Devotionals

A Conversation Gone Awry

The woman said to him, “Sir, give me this water so that I won’t get thirsty and have to keep coming here to draw water.” John 4:15

Have you ever been in a meeting with a group of people, and the topic you wanted to talk about never gets brought up? Instead, the other people keep sidestepping it by talking about everything else. You have certain questions you need answered or problems that need solutions. But instead of getting any work done, the group talks about food or the weather or the latest controversies in the news.
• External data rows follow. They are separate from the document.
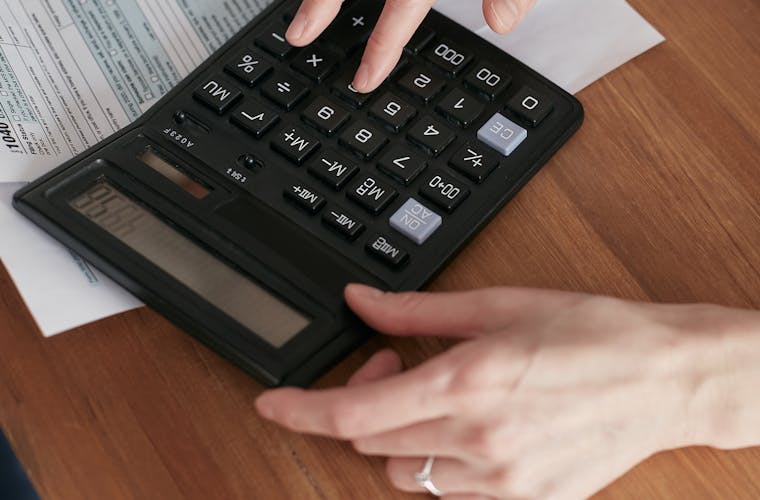 Persona joven mirando su teléfono con expresión de confianza, revisando su puntaje de crédito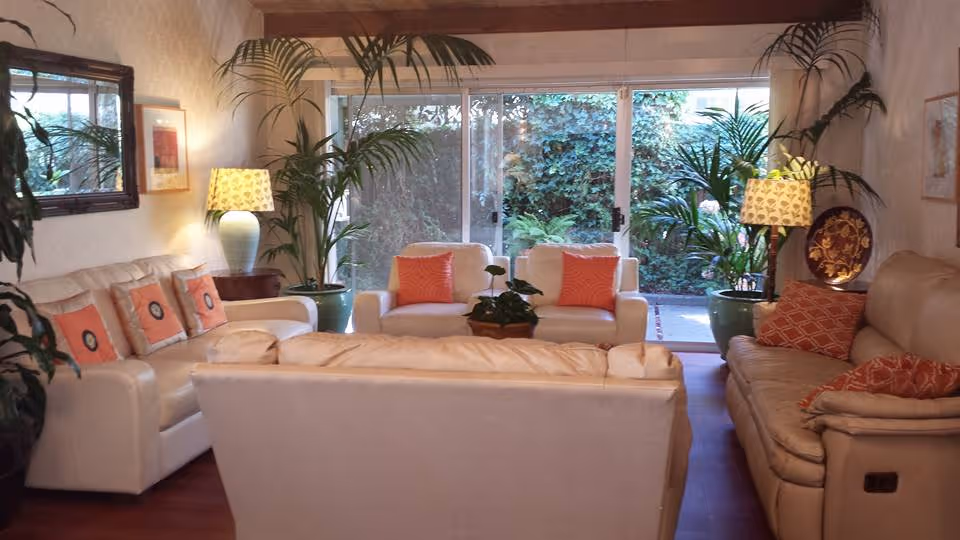 A cozy living room with three cream-colored sofas arranged around a small coffee table with a plant. The sofas have orange and patterned throw pillows. There are two table lamps with patterned shades on either side of the room, and large potted plants near sliding glass doors that lead to a garden area outside.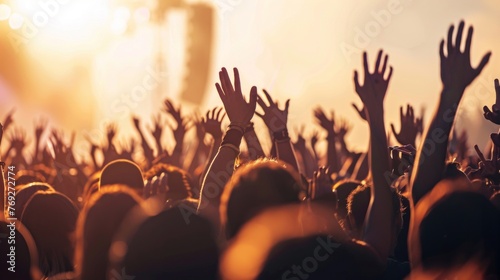 A lively crowd of people with their hands raised in excitement at a concert event.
That is how reading this dialogue between Jesus and the woman at the well feels. As readers, we know who Jesus is, and we want to see this scene explode with his marvelous glory. But what really happens is a conversation with a woman who would rather talk about anything else than what Jesus wants to talk about. She tries to throw him off track by bringing up a controversial and somewhat political matter. She is also striving to find safe, neutral ground rather than letting Jesus take the lead.
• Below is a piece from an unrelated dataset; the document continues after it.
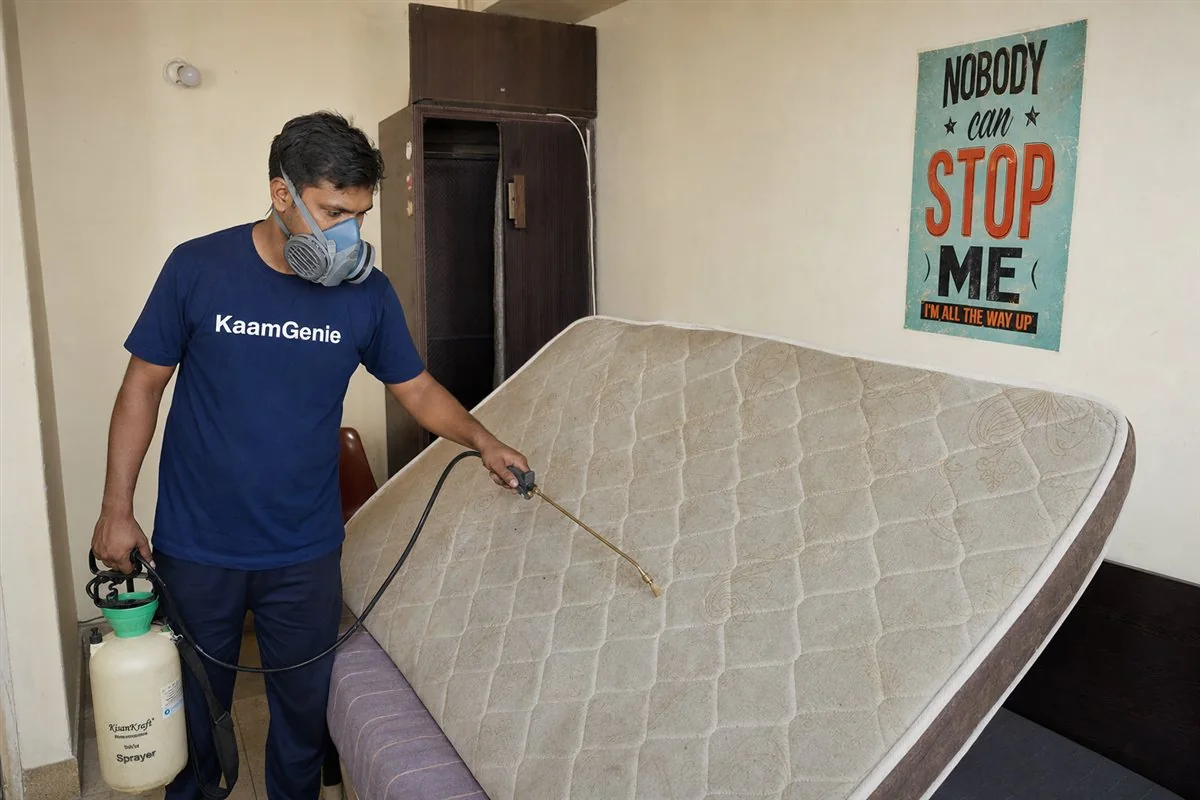 KaamGenie pest control technician treating a Khirki Extension property in South Delhi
Jesus doesn’t try to get the conversation back on track but uses the opportunity to teach her about who he is. Eventually, the woman starts to catch on and she says, “When the Messiah comes, he will explain everything to us.” Jesus then reveals his true identity by saying, “I am he.” This means, “I Am is the one speaking to you.” It’s the term God uses for himself when speaking to Moses from the burning bush. “I Am.”

“Give me this water so I won’t get thirsty and have to keep coming here,” the woman requests of Jesus. She is thinking of the household task of drawing water every day. Jesus is thinking of the deeper matters in her life that had isolated her in the first place so that she must come to the well at a time when no one else did.
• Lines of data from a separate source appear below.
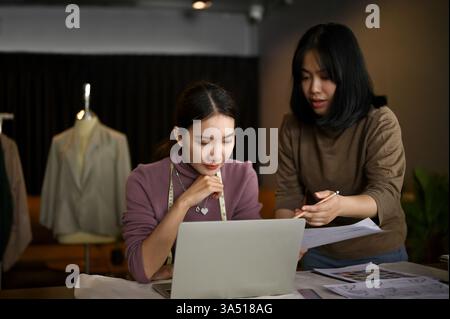 Eine fokussierte Millennials asiatische Modedesignerin sitzt mit einem Laptop an ihrem Studiotisch und arbeitet mit einem Assistenten an Designprojekten zusammen. Diese professionelle Studioszene beleuchtet kreatives Modedesign, Teamwork und unternehmerische Energie in einem modernen Boutique-Ambiente. Stockfoto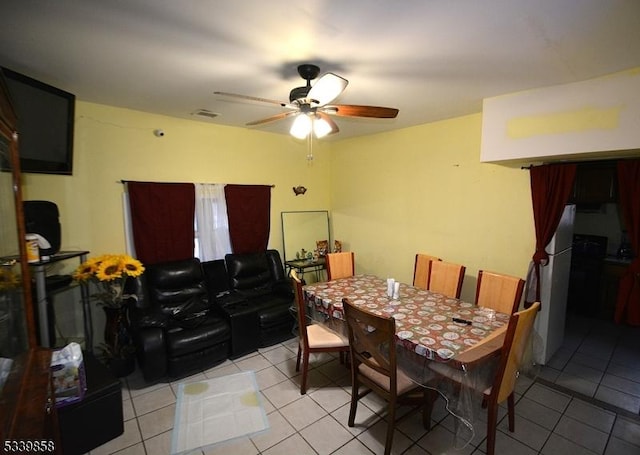 dining space featuring light tile patterned flooring, ceiling fan, and visible vents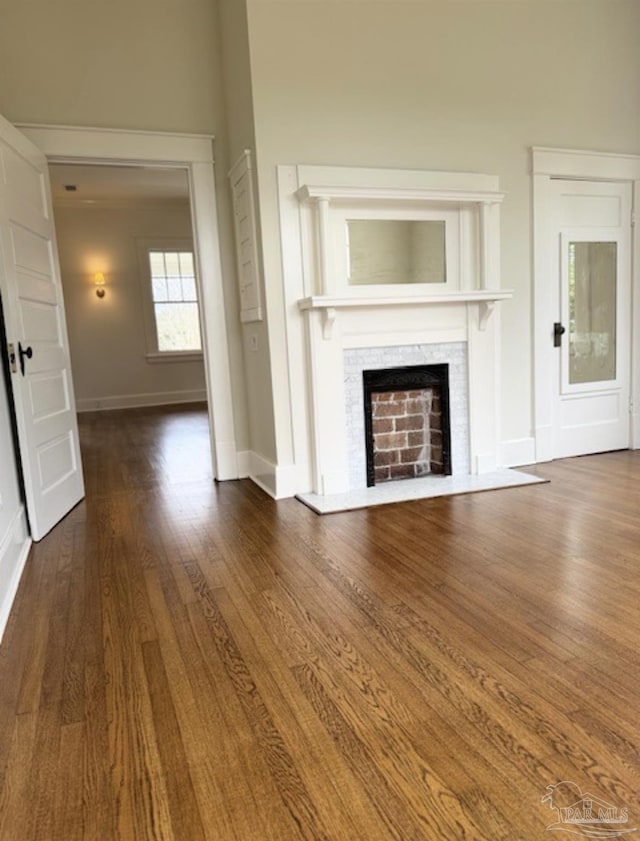 1524 E Strong St, Pensacola, FL 32501 - unfurnished living room with baseboards, dark wood-type flooring, and a fireplace with flush hearth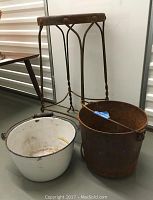 Photo of antique metal frame stool with walnut stained seat and two buckets, one rusted metal and one white enamel.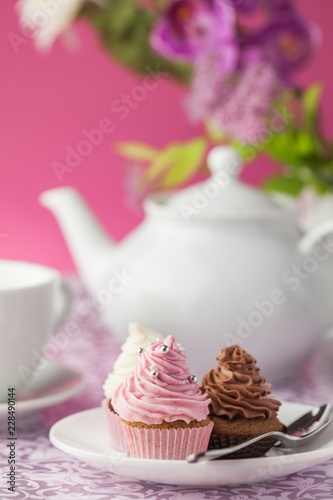 Cupcakes with Teapot and Teacup on Background © BillionPhotos.com
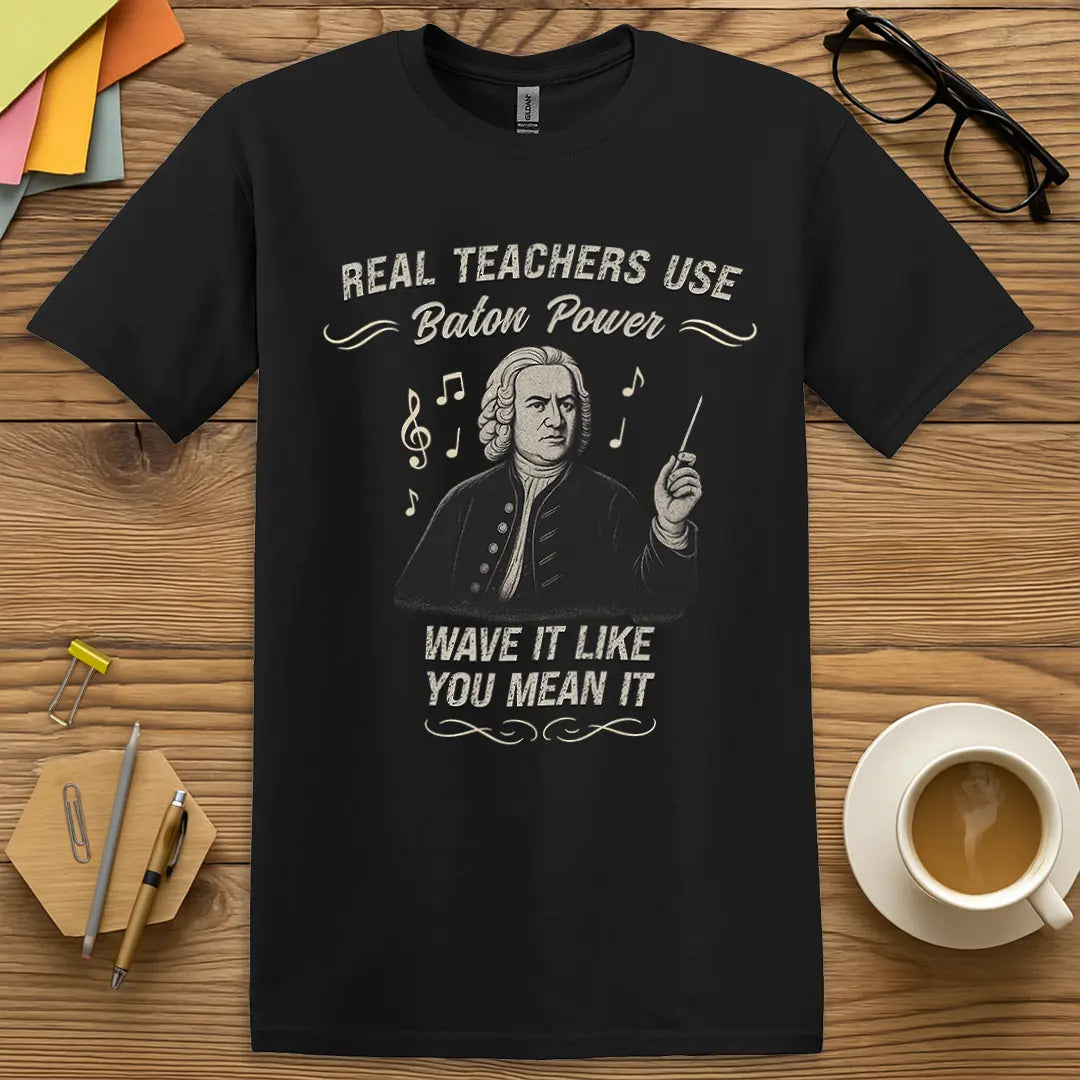 Black Color T-shirt with "Real Teachers Use Baton Power - Wave It Like You Mean It" design offering sleek style and bold music teacher energy.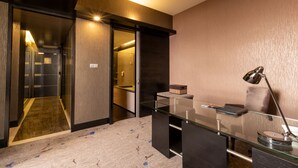 A modern hotel room with a glass desk, a lamp, and a view of the hallway. - New World Suites (Bintulu)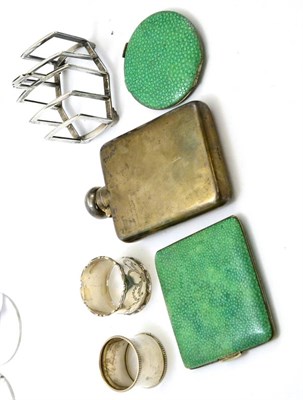 Lot 475 - A silver hip flask, toast rack, two napkin rings, a shagreen compact and cigarette case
She doesn’t want to talk about the inappropriate relationships. They are too disappointing and too shameful. It was much safer to keep the conversation on the well. But Jesus wants her to understand that the water he offers her will heal her of everything that happened in her past. She must first come to terms with who he is, then agree with him about the truth of her life, otherwise called repentance. When we agree with God about the things we’ve done and the choices we’ve made, we can see our lives for what they really are and then take the steps to make changes. Then, like the woman at the well, we can be free from sin. The river of cleansing that Jesus offers will flow into us as soon as we start to confess.

In this disjointed conversation with the Samaritan woman, Jesus seizes the opportunity to talk about the nature of God and of the worship he deserves. True worship, according to Jesus, is defined by our relationship to God. We adore a person, not a philosophy or idol set up in his place. We express praise, gratitude, and love to a real, live person.

The twists and turns of this dialogue between Jesus and the Samaritan woman cover a lot of ground. How do the topics of life-giving water, repentance, and worship relate? It begins with the presence of God. He appeared that day in Samaria, near Mount Gerizim, in the form of the human Jesus. He invited a woman into conversation with the goal of helping her see her life accurately so that she might make changes. When the repentance and confession was completed, she was then released from sin and able to worship God in a proper way.

The presence of God invites repentance which in turn invites worship. We see what God has done for us and then our hearts respond with outpourings of love and gratitude. This happened in the woman’s life when she left her water jar and went back to town to invite her neighbors to come and see Jesus. She took action as a result of having been in God’s presence.

We can follow the same pattern in our own lives. At some point, we encounter the presence of God because he is searching for us, the lost sheep. “While we were still sinners, Christ died for us,” Romans says. Then God helps us see, by the gentle power of the Holy Spirit, what our lives are really like. We make changes by confessing and allowing him to wash us clean. We are released from sin and free to take action, to move in faith as a result of being in God’s presence. This can happen when we first become a Christian, and also every day of our lives as we grow in relationship with him, praising, serving, and loving him with our worship.